→ **Obiettivo 1**
Secondo il brano del documento, chi è la prima firmataria dell'emendamento sulla violenza?

→ **Brano del documento**
===============
Browsing Tag

convenzione di istanbul

Donne e Uomini, italia, Politica, questione maschile Dicembre 18, 2015

Lotta alla violenza. Pia Locatelli, firmataria dell’emendamento contestato: “Mi sono sbagliata. Azzeriamo e ricominciamo a discutere

Pia Locatelli, parlamentare Psi, è sempre stata in relazione con il movimento delle donne. Vedendo il suo nome tra i firmatari del pessimo emendamento Giuliani alla legge di stabilità (quello sulla violenza a donne e affini: omosessuali, handicappati e altre minoranze da “tutelare” in un percorso ospedaliero, emendamento avversato da chi sulla violenza ha lavorato davvero, leggete qui) a tante è preso un colpo.

Tante amiche l’hanno detto: ma cos’hai firmato? Oltretutto io sono stata anche contro la non revocabilità della querela…”.

Ecco: cos’ha firmato?

Ammetto di aver firmato senza leggere. Di default. E spiego perché. Alla Camera faccio parte di un intergruppo trasversale di 80 donne parlamentari che ha iniziato a lavorare sui temi con approccio gender sensitive. Abbiamo pensato di agire anche sulla legge di stabilità, presentando svariati emendamenti. Alcuni buoni, come i 15 giorni di congedo di paternità, l’estensione del voucher baby sitter anche alle lavoratrici autonome (di cui sono prima firmataria) e via dicendo. Per favorire il lavoro trasversale -e forse anche perché sono un po’ pollastra- mi sono impegnata a firmare tutti gli emendamenti che sarebbero stati presentati”.

Quindi anche quello sulla violenza.

“Precisamente. Anche se non c’entrava con la legge di stabilità. Poi mi sono resa conto, le amiche furibonde mi hanno aperto gli occhi”.

E ora?

“La prima firmataria Fabrizia Giuliani non intende ritirarlo. C’è stata una seconda formulazione dell’emendamento, che a mio parere riduce i danni. Ma l’impianto è quello che è”.

Ma non si può ritirare la firma?

“A questo punto no. L’emendamento è già passato in Commissione Bilancio”.

Quindi non c’è più niente da fare.

Marisa Nicchi di Sel, Pippo Civati e altri parlamentari intendono presentare un emendamento abrogativo che cancelli l’emendamento oggetto di polemiche. E’ importante recuperare il rapporto con le associazioni delle donne che pure, a mio parere, hanno avuto una reazione eccessiva”.

Be’, se non avessero reagito “eccessivamente” nessuno le avrebbe ascoltate. Come al solito.
===============
→ **Record del dataset**
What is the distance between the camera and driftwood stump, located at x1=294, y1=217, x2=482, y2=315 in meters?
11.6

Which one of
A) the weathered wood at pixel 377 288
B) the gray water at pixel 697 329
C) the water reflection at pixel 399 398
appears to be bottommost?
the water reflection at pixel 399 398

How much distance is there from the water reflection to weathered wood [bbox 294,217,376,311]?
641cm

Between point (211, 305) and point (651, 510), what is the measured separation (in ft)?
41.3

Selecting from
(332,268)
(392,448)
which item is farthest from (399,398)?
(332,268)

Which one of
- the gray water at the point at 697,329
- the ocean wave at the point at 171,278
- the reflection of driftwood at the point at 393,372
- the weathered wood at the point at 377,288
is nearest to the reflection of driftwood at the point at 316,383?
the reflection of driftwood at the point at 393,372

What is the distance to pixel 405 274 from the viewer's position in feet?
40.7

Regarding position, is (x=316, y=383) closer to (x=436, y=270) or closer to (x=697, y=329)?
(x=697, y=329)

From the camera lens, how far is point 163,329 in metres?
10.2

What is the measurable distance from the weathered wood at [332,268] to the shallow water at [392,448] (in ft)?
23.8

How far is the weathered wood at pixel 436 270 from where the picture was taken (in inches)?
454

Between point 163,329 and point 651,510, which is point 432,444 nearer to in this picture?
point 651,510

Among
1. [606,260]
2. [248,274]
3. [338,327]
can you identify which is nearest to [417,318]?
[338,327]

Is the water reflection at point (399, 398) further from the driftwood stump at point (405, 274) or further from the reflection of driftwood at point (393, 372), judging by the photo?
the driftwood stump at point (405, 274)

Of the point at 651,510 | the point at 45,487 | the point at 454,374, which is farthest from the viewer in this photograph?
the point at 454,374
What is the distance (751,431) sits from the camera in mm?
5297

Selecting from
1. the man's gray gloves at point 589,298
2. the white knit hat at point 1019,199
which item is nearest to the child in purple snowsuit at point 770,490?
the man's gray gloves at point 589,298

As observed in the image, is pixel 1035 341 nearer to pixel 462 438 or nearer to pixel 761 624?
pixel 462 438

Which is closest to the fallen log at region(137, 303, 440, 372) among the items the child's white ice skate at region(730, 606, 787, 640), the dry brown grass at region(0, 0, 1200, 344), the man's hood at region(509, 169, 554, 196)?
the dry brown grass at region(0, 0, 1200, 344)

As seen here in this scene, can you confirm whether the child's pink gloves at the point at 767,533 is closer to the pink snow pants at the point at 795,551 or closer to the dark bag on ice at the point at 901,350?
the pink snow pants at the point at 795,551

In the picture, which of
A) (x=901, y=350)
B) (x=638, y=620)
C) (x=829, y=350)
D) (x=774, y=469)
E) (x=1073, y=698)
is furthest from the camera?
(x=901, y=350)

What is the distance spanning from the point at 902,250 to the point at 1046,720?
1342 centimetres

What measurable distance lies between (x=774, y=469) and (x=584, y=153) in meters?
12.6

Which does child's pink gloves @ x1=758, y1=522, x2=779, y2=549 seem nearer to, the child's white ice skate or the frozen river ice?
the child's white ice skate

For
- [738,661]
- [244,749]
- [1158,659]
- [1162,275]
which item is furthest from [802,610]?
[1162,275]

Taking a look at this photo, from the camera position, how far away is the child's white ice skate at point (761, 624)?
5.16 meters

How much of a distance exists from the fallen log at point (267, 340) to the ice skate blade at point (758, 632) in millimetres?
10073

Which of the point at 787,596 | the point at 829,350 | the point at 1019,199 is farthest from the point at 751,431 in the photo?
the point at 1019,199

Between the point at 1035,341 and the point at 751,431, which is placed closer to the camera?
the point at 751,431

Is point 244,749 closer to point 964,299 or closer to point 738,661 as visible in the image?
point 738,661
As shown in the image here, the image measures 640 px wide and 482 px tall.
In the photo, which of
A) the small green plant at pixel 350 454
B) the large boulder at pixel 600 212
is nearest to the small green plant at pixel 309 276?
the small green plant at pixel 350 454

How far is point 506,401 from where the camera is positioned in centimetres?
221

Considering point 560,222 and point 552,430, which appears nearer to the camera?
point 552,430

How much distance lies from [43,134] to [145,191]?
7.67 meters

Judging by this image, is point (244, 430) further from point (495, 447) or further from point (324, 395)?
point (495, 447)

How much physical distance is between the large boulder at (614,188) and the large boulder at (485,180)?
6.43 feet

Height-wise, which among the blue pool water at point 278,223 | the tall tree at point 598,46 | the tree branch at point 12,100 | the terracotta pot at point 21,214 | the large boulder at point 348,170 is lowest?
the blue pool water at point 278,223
===============
→ **Obiettivo 2**
Disponga in un elenco numerato le righe dei record, partendo da quella che contiene "Height-wise, which among" e proseguendo fino alla fine dei record. Tralasci le righe vuote.

→ **Risultato atteso 1**
Fabrizia Giuliani.

→ **Risultato atteso 2**
1. Height-wise, which among the blue pool water at point 278,223 | the tall tree at point 598,46 | the tree branch at point 12,100 | the terracotta pot at point 21,214 | the large boulder at point 348,170 is lowest?
2. the blue pool water at point 278,223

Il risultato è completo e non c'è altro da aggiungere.